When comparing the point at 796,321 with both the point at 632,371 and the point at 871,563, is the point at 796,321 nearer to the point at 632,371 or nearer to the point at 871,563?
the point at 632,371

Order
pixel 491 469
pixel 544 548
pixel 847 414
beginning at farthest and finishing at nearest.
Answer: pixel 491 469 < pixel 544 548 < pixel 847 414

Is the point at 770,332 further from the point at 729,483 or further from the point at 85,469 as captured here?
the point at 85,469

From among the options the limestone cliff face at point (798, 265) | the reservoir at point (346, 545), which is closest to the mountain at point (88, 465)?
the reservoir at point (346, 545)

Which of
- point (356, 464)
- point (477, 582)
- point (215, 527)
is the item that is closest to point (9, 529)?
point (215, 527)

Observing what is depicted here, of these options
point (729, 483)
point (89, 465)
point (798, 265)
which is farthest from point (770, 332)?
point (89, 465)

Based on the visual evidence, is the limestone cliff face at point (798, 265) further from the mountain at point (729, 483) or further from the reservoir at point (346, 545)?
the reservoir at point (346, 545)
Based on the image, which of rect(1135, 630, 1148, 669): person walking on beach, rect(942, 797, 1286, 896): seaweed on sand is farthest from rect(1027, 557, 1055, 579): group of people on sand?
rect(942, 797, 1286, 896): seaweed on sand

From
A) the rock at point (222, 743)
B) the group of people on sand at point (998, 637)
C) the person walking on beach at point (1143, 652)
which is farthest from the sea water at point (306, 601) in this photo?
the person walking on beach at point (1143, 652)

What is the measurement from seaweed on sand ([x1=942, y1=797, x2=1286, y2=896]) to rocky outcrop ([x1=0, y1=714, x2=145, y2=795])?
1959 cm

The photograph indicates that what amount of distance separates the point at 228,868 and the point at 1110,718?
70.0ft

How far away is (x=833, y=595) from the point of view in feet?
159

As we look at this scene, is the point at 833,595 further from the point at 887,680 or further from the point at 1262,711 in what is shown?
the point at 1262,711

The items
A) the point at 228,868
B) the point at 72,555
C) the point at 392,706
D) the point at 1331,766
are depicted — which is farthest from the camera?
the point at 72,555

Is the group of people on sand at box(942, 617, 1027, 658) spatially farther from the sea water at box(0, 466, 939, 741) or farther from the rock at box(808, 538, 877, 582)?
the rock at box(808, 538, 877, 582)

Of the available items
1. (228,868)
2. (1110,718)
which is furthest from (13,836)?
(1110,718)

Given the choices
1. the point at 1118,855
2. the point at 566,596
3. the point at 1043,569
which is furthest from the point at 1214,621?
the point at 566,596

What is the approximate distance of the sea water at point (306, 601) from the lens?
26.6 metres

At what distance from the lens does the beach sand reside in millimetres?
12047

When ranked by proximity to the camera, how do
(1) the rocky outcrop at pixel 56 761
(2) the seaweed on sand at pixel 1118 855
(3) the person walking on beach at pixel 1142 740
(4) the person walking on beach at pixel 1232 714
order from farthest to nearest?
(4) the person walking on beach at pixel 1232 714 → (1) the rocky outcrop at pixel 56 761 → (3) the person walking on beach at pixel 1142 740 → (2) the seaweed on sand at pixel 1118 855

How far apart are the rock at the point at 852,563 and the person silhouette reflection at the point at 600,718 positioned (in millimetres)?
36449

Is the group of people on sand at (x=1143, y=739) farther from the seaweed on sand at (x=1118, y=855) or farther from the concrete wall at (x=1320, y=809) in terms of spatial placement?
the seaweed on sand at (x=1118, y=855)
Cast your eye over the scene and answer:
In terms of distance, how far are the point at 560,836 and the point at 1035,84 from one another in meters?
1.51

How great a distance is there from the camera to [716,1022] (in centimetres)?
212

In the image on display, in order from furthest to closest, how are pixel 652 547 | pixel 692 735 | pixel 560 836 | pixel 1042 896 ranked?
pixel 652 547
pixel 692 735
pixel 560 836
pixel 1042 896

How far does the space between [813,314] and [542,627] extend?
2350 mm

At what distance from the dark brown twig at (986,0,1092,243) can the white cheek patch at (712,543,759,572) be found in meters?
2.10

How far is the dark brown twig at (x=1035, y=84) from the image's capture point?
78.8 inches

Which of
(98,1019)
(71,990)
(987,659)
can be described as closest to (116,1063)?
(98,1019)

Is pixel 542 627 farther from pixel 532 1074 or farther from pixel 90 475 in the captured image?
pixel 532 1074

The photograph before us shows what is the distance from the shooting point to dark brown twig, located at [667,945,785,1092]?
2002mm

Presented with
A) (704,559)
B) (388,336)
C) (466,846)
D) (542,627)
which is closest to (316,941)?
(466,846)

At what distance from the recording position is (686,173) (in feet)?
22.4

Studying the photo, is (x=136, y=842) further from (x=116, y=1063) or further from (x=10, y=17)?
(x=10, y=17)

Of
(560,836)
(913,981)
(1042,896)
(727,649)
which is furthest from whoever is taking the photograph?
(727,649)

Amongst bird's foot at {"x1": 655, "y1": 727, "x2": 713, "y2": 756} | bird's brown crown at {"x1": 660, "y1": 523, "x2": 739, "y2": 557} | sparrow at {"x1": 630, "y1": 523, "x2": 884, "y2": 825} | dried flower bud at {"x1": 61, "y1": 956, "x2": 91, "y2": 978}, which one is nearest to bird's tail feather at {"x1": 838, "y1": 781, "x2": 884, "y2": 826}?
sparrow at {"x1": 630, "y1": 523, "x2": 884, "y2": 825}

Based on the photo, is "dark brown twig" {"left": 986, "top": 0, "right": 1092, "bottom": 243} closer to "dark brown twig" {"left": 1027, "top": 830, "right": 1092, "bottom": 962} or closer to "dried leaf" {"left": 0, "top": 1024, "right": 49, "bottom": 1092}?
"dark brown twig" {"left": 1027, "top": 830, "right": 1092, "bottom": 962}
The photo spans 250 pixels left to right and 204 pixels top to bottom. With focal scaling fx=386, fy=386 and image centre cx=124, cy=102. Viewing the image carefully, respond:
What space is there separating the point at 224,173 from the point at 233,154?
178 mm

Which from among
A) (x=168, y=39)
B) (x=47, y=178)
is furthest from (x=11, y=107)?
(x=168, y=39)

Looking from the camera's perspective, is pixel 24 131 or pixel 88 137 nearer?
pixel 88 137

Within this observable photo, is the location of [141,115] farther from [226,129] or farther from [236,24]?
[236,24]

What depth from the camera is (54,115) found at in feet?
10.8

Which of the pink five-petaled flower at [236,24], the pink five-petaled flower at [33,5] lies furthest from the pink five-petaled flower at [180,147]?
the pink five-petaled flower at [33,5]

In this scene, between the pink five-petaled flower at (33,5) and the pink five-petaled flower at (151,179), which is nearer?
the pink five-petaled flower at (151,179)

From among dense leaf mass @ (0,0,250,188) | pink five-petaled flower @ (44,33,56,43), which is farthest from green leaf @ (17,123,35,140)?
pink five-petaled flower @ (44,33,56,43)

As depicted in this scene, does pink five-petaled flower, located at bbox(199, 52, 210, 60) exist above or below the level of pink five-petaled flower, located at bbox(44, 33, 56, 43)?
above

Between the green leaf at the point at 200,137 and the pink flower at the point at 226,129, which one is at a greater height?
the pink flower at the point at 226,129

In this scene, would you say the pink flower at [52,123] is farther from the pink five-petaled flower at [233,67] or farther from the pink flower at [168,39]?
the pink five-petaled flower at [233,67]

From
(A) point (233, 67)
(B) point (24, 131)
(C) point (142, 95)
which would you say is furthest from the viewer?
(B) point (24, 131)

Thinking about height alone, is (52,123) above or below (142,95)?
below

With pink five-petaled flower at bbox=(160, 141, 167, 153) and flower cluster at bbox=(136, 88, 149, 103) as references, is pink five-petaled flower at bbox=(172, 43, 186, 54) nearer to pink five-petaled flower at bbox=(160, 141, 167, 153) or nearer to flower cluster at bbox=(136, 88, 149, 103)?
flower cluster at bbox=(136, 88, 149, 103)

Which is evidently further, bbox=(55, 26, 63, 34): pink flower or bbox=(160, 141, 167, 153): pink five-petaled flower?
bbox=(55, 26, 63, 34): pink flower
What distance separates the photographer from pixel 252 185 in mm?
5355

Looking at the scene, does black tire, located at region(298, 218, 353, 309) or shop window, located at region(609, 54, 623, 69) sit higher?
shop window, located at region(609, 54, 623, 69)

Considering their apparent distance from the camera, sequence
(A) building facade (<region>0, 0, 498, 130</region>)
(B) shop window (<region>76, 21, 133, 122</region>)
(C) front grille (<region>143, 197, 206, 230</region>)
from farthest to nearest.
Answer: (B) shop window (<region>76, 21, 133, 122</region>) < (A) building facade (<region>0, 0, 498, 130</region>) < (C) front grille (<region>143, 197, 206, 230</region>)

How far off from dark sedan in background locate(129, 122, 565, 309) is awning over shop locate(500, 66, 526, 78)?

TASK DIRECTIONS:
Every line from the one containing "What distance separates" through the end of the entries above must be echoed exactly, with both ends kept.

EXERCISE OUTPUT:
What distance separates the photographer from pixel 252 185 in mm?
5355

Looking at the scene, does black tire, located at region(298, 218, 353, 309) or shop window, located at region(609, 54, 623, 69) sit higher?
shop window, located at region(609, 54, 623, 69)

Considering their apparent distance from the camera, sequence
(A) building facade (<region>0, 0, 498, 130</region>)
(B) shop window (<region>76, 21, 133, 122</region>)
(C) front grille (<region>143, 197, 206, 230</region>)
from farthest to nearest.
Answer: (B) shop window (<region>76, 21, 133, 122</region>) < (A) building facade (<region>0, 0, 498, 130</region>) < (C) front grille (<region>143, 197, 206, 230</region>)

How far off from dark sedan in background locate(129, 122, 565, 309) is awning over shop locate(500, 66, 526, 78)?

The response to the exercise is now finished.